INTRODUCTION

MY INNOVATION JOURNEY

My personal innovation journey forms the foundation of The Little Black Book of Innovation. That journey began in earnest on an airplane on Friday, October 20, 2000. I don’t have a photographic memory, nor do I keep a detailed diary, but this particular moment coincided with an event that can be dated—Pearl Jam’s October 21, 2000, concert at Desert Sky Pavilion in Phoenix.1

In my carry-on bag was a book—The Innovator’s Dilemma by Harvard Business School professor Clayton Christensen. I was a second-year student at HBS and was in an experimental course Christensen was teaching for the first time: Building and Sustaining a Successful Enterprise.2

The first day of class was interesting. Christensen ambled into the room, hunching his shoulders to get his six-foot-eight-inch frame through the door. Despite his imposing physical presence, Christensen spoke softly. He described how his primary passion this time of year was Duke basketball, because his oldest son—who is an inch taller than Christensen—was a center on Duke’s team.3 Christensen then did something that felt amazingly anachronistic at HBS in 2000—he lectured for a good sixty minutes about his research and core beliefs using acetates on an overhead projector. It was a stark break from most HBS courses, which were typically interactive and case-based. Some people got turned off. I leaned forward in my seat, listening attentively to Christensen’s compelling message.
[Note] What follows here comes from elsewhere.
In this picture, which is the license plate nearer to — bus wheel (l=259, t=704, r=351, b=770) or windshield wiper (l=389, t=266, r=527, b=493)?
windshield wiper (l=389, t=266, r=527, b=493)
On that Friday flight to Phoenix, I read The Innovator’s Dilemma. It’s a bit cliché to say that flight changed my life, but hey, clichés exist for a reason. I got more and more passionate about Christensen’s research, and his ideas. I did independent research for Christensen during my last semester at Harvard, took a job heading up his research activities after graduation, wrote a book with him, and, in 2003, joined Innosight, the professional services company he had cofounded in 2000.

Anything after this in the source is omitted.